▶ [Work task]: An exact reproduction of the entries is needed. Keep all pictures out of it.

▶ [Supplied material]:
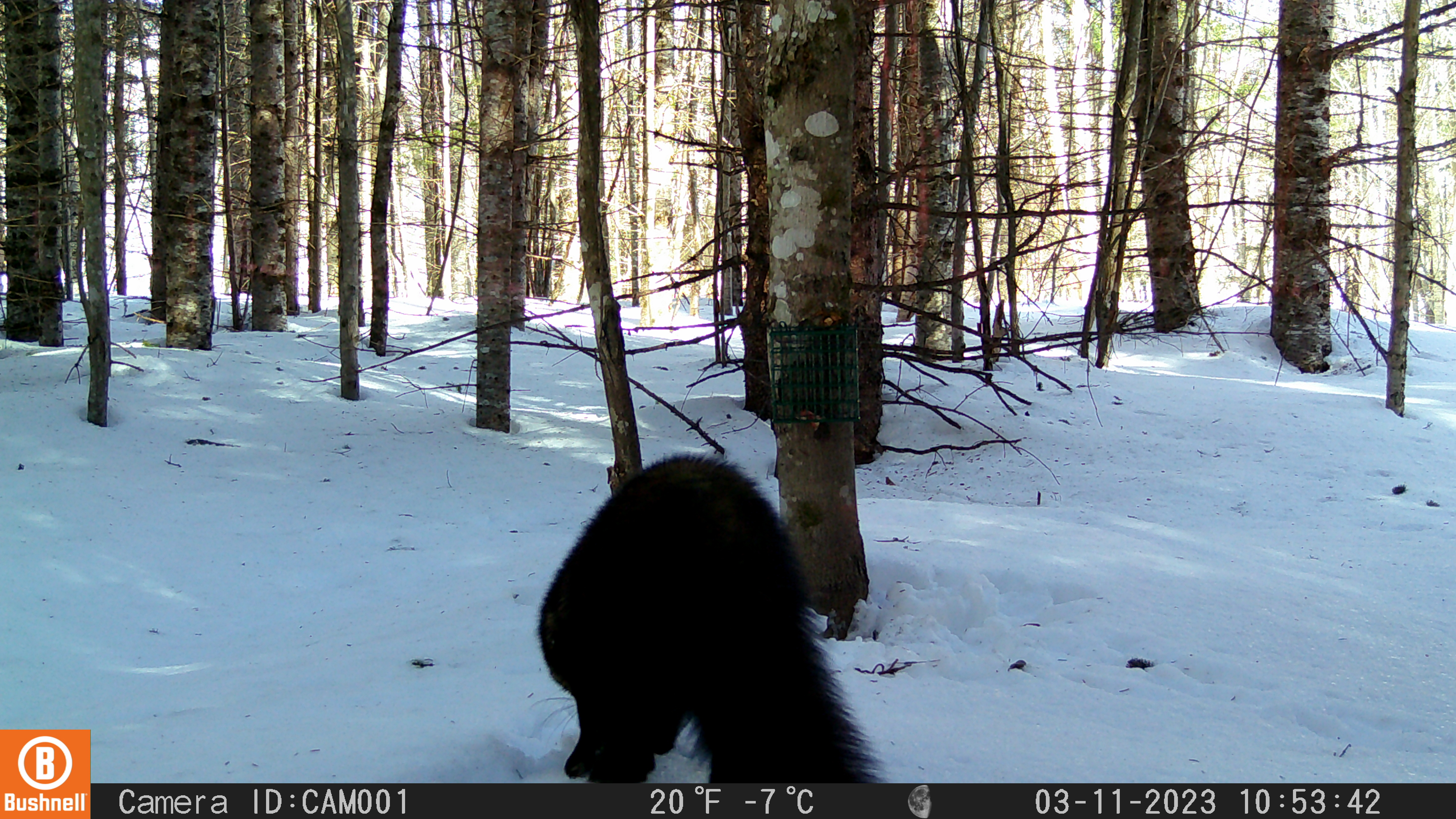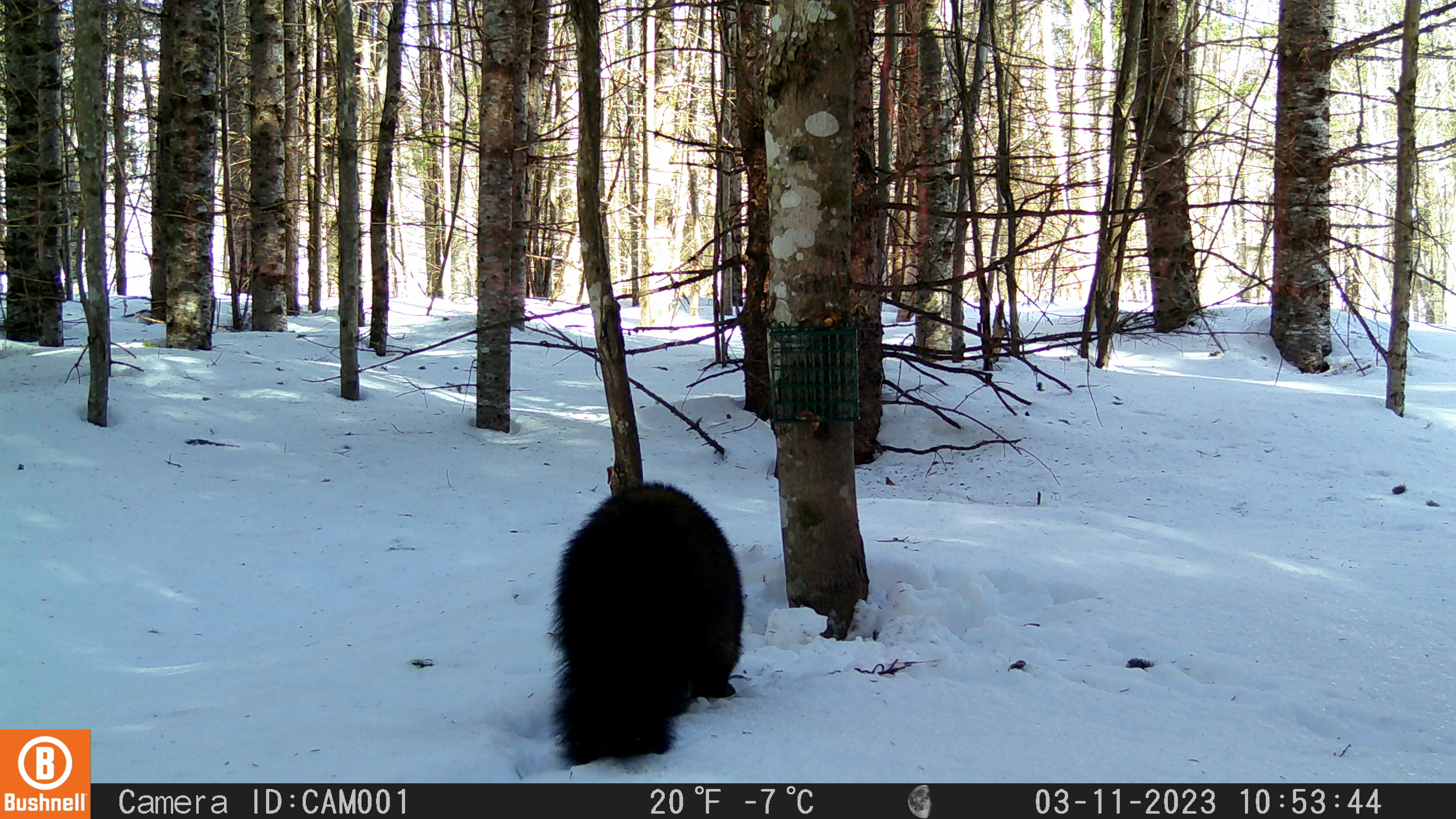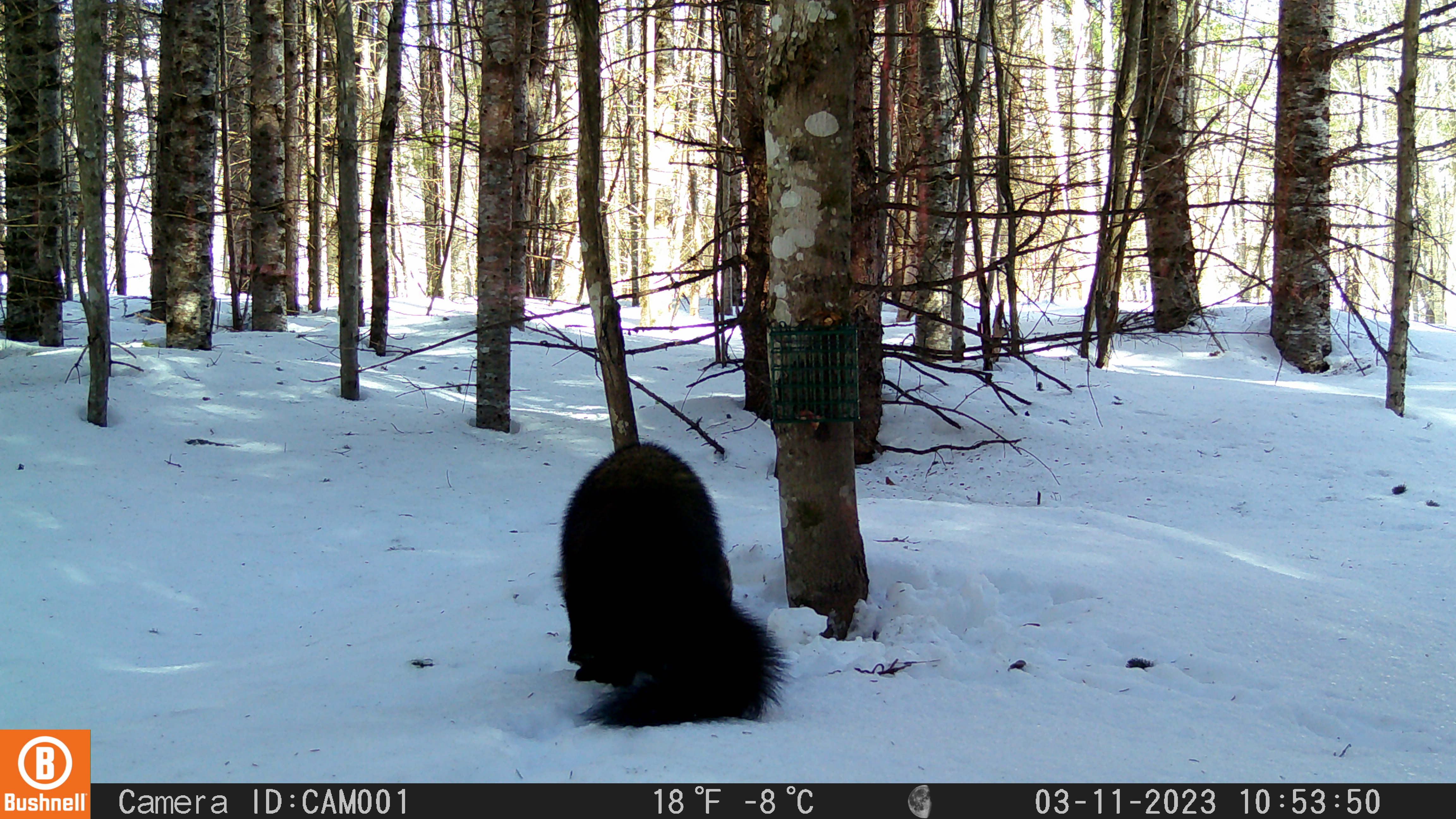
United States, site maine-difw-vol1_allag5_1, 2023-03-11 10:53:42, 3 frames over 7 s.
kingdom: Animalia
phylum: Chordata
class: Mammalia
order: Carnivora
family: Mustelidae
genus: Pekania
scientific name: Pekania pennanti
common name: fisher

▶ [Response area]:
United States, site maine-difw-vol1_allag5_1, 2023-03-11 10:53:42, 3 frames over 7 s.
kingdom: Animalia
phylum: Chordata
class: Mammalia
order: Carnivora
family: Mustelidae
genus: Pekania
scientific name: Pekania pennanti
common name: fisher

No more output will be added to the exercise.